During the early 1980s the UK visual arts sector experienced a new and unprecedented level of artistic activity generated by the first generation of British-born black artists. The chapter ‘The only thing to look forward to… is the past’ explores how during the 1980s ‘arguments and opinions about Black artists’ practice were advanced, moulded, and contested, not only via the written and spoken word but also through curatorial initiatives’. By the early 1990s much of the promise and optimism of this generation had, for a number of reasons, including certain institutional indifference and hostility, steadily evaporated. While moderately successful artists such as Sonia Boyce and Keith Piper ‘entered a sort of functioning obscurity’, others, such as Simone Alexander, Amanda Holiday and Mowbray Odonkor, ‘melted away altogether’.
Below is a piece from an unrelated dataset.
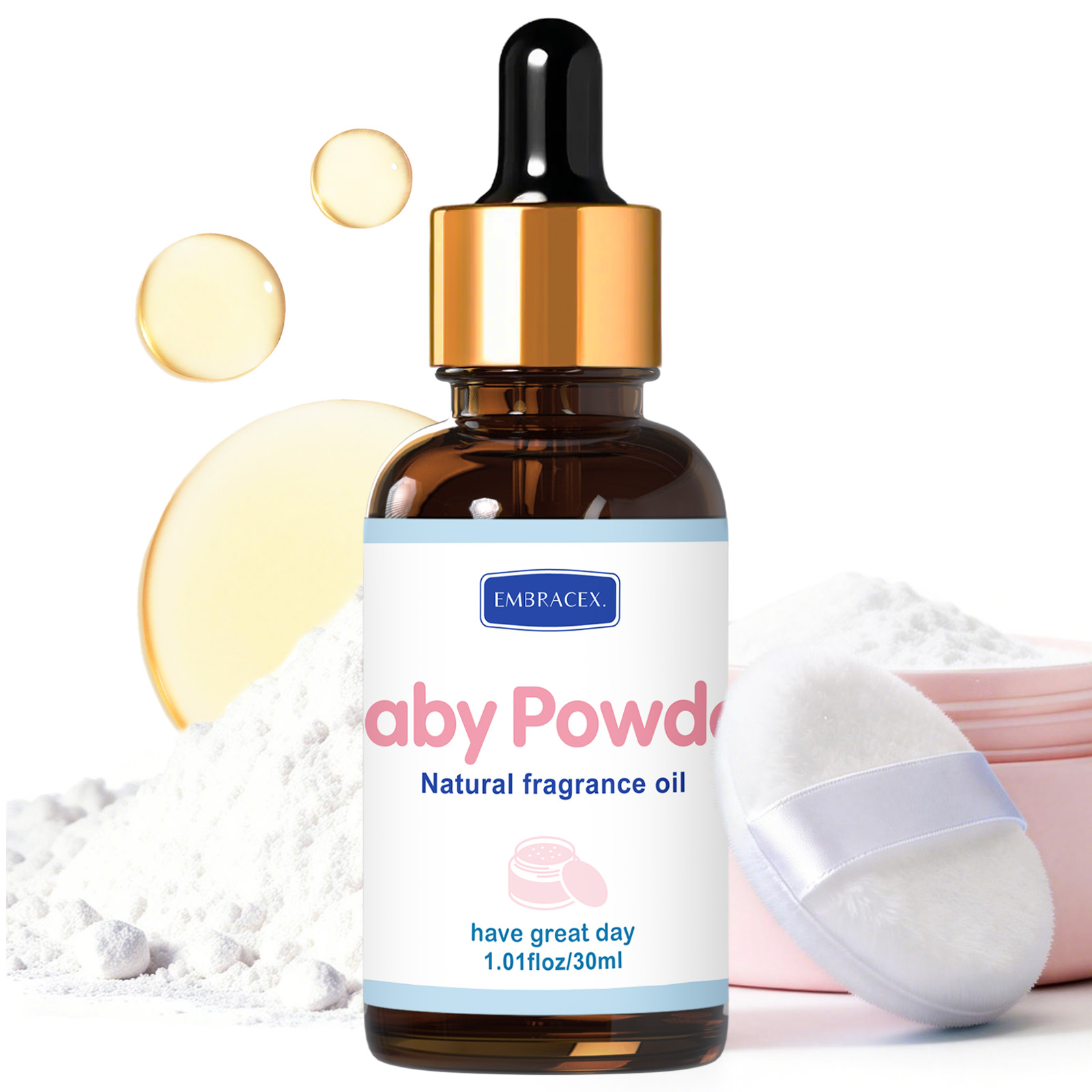 Candle Fragrance Supplies - 30 ml Babypuder-Ätherisches Öl für Diffusoren,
The chapter ‘Chris, Steve, and Yinka: We Run Tings’ provides a detailed analysis of this art triumvirate’s spectacular rise to success, which coincided with the emergence of the ‘yBas’, ‘Brit Art’ and ‘Cool Britannia’. Chambers also contemplates an intriguing aspect of their respective triumphs that has been hitherto rarely explored in art criticism: while the work of a wider body of contemporary black artists had come to be characterised as ‘overly political’, ‘angry’ and ‘confrontational’, partly because of the role black imagery played in their work, by contrast ‘Chris, Steve, and Yinka’ managed to ‘sidestep such debilitating and disengaged readings that earned them bouquets, and few brickbats, from white critics’, despite their respective work’s propensity for exploiting black imagery for all its worth. Chambers offers wider reasoning for Chris Ofili’s, Steve McQueen’s and Yinka Shonibare’s conspicuous success, beyond innate ‘talent’ and ‘ambition’, including how their work came to expediently embody aspects of New Labour’s inclusive agenda in which ‘difference was no longer a signifier of disaffection, prejudice and opposition’ but a ‘decorative motif of diversity’. While for ‘the best’ this meant ever more exhibition opportunities and media adulation, ‘the rest’ – now labelled, among other things, ‘Black and Minority Ethnic’ (BME) artists – had to simply make do with the comparatively meagre offerings of ‘cultural diversity’.
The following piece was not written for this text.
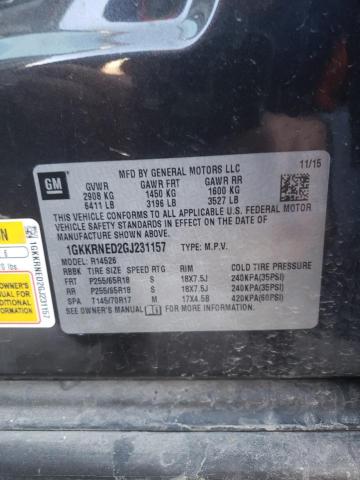 2016 GMC ACADIA SLE 1GKKRNED2GJ231157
In ‘Service to Empire’, Chambers explores how increasing numbers of people, and black people in particular, have come to be honoured by the establishment by way of ‘gongs’. This apparent symbol of the UK’s ever-blossoming diversity, for Chambers, also illustrates the ‘profound political shifts’ made by black people in kindly accepting such honours. In the visual arts sector, such ‘developments’ assume an even greater level of irony, particularly when some of those being ‘honoured’ made their names in the art world with work which was, for all intents and purposes, diametrically opposed to all things empire.

In recent years there have been a number of sporadic attempts by institutions to revisit the work and history of earlier generations of black artists in the UK. Tate exhibitions such as ‘Afro Modern: Journeys Through the Black Atlantic’, 2010, and ‘Migrations: Journeys into British Art’, 2012, while laying claim to diversifying the ‘canon’, insist on presenting black artistic practice not only in an ostensibly quarantined form but also seemingly in lieu of engaging with the wider body of contemporary black artistic practice. In the light of such developments, Things Done Change can also be considered to be an important, if all too rare, counterpoint to prevailing institutional mindsets.

Eddie Chambers, Things Done Change: The Cultural Politics of Recent Black Artists in Britain, Rodopi, 2012, 299pp, £55, 978 9 0420344 3 3.

Richard Hylton is a freelance writer.